Sociology is the systematic study of society and social interaction. In order to carry out their studies, sociologists identify cultural patterns and social forces and determine how they affect individuals and groups. They also develop ways to apply their findings to the real world.
Following Durkheim’s insight, structural functionalism sees society as a structure
with interrelated parts designed to meet the biological and social needs of individuals
who make up that society. In this respect, society is like a body that relies on different
organs to perform crucial functions. In fact the English philosopher and biologist
Herbert Spencer (1820–1903) likened society to a human body. He argued that just
as the various organs in the body work together to keep the entire system functioning
and regulated, the various parts of society work together to keep the entire society
functioning and regulated (Spencer 1898). By parts of society, Spencer was referring
to such social institutions as the economy, political systems, health care, education,
media, and religion. Spencer continued the analogy by pointing out that societies
evolve just as the bodies of humans and other animals do (Maryanski and Turner
1992).
As we have seen, Émile Durkheim developed a similar analogy to explain the
structure of societies and how they change and survive over time. Durkheim believed
that earlier, more primitive societies were held together because most people
performed similar tasks and shared values, language, and symbols. There was a low
division of labour, a common religious system of social beliefs, and a low degree of
individual autonomy. Society was held together on the basis of mechanical
solidarity: a shared collective consciousness with harsh punishment for deviation
from the norms. Modern societies, according to Durkheim, were more complex.

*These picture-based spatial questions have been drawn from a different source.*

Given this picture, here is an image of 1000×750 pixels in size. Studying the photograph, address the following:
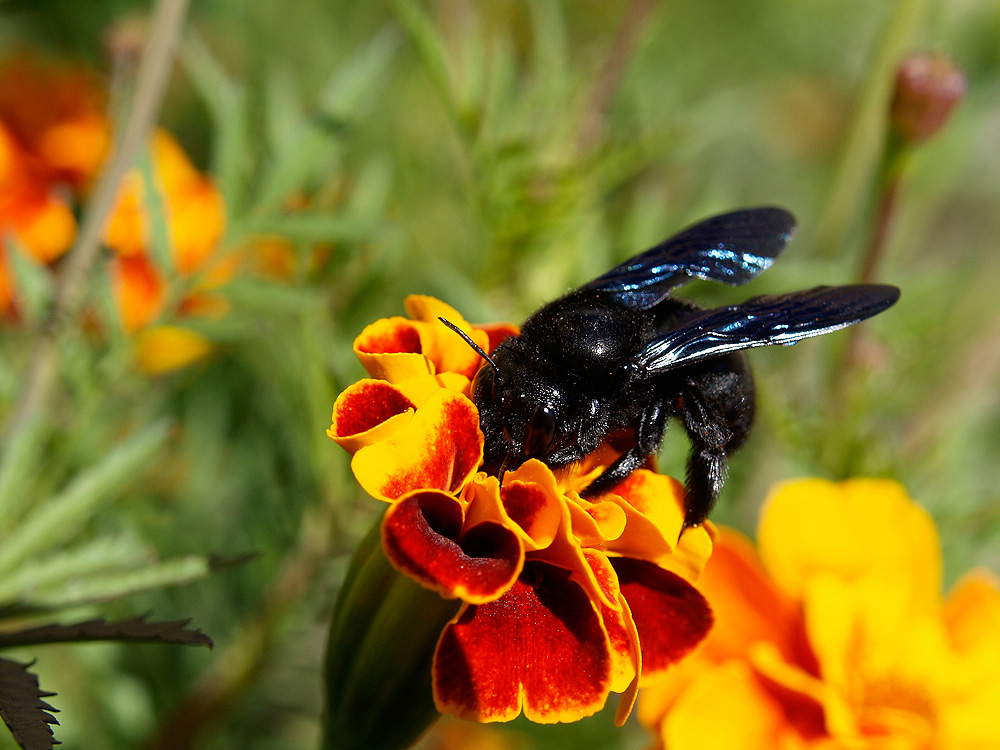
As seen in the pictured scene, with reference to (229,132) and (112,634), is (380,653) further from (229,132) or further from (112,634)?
(229,132)

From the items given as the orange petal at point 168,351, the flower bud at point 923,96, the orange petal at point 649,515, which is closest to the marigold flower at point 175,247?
the orange petal at point 168,351

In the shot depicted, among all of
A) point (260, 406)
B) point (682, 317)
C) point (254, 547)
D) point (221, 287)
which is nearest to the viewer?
point (682, 317)

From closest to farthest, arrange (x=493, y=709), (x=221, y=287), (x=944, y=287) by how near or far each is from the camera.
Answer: (x=493, y=709) < (x=221, y=287) < (x=944, y=287)

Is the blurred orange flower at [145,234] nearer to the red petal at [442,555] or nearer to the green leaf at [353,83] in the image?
the green leaf at [353,83]


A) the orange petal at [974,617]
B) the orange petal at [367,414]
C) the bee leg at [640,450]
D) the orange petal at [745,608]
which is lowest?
the orange petal at [974,617]

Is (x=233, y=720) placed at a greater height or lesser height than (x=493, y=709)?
lesser

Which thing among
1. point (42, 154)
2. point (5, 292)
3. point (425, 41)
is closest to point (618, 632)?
point (425, 41)

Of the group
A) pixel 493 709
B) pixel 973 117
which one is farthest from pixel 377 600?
pixel 973 117

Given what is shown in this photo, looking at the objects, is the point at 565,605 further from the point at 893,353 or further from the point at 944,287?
the point at 944,287
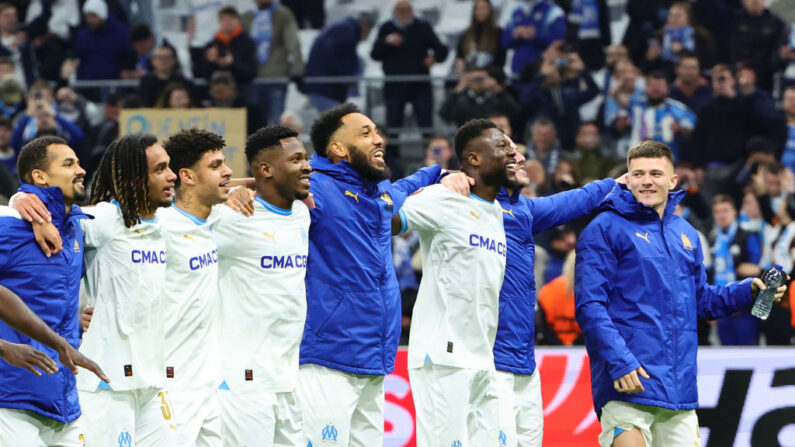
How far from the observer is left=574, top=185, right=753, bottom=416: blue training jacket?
24.6 ft

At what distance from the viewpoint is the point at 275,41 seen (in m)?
16.0

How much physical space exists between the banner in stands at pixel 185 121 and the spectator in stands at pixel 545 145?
3.41 m

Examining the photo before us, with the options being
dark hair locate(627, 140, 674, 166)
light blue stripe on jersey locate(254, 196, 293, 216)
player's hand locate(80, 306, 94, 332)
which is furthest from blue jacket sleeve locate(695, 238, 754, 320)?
player's hand locate(80, 306, 94, 332)

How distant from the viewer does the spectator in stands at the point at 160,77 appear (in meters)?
15.2

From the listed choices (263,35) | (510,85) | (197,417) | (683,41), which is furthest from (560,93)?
(197,417)

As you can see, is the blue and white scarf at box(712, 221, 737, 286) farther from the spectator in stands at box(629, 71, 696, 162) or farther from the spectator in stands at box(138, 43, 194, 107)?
the spectator in stands at box(138, 43, 194, 107)

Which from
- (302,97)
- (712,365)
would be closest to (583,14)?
(302,97)

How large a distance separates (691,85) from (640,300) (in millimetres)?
7758

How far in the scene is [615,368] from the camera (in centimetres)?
736

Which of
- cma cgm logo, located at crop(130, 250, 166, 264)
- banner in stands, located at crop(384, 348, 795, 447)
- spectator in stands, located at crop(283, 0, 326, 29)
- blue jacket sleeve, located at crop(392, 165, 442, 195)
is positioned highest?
spectator in stands, located at crop(283, 0, 326, 29)

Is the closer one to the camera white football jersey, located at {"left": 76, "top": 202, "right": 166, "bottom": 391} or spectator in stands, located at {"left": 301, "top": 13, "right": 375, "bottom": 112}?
white football jersey, located at {"left": 76, "top": 202, "right": 166, "bottom": 391}

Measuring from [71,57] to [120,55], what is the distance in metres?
0.77

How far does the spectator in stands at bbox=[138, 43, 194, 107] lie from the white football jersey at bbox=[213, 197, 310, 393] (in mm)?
8110

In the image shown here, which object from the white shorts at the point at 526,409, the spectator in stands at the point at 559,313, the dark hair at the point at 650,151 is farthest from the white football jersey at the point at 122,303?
the spectator in stands at the point at 559,313
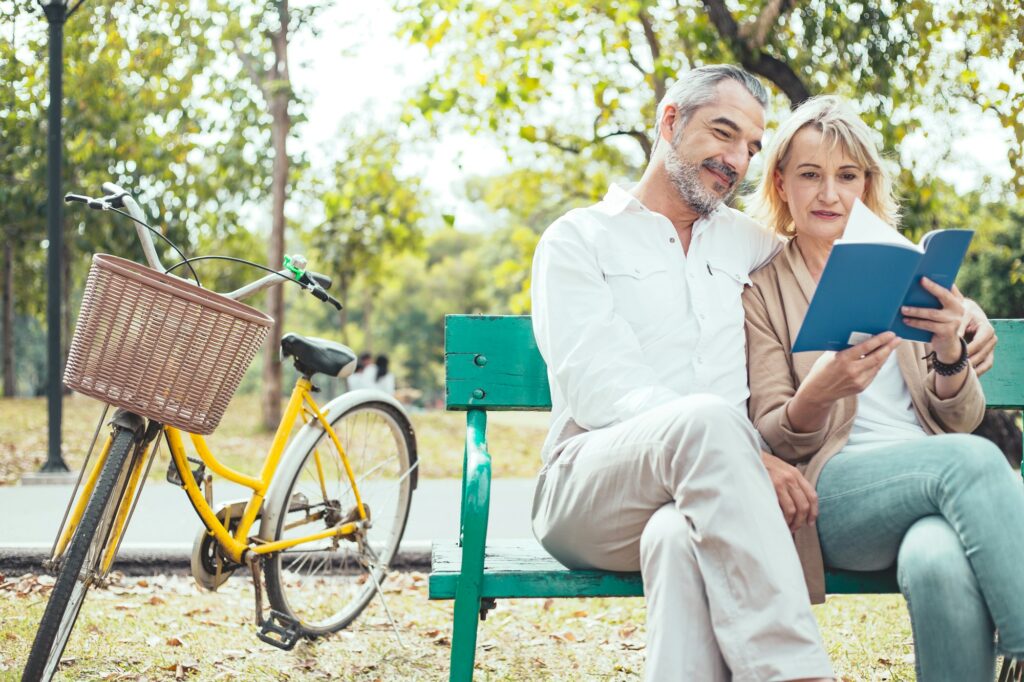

People served many different functions in society and their ability to carry out their
function depended upon others being able to carry out theirs. Modern society was
held together on the basis of a division of labour or organic solidarity: a complex
system of interrelated parts, working together to maintain stability, i.e., an organism
(Durkheim 1893). According to this sociological paradigm, the parts of society are
interdependent. The academic relies on the mechanic for the specialized skills
required to fix his or her car, the mechanic sends his or her children to university to
learn from the academic, and both rely on the baker to provide them with bread for
their morning toast. Each part influences and relies on the others.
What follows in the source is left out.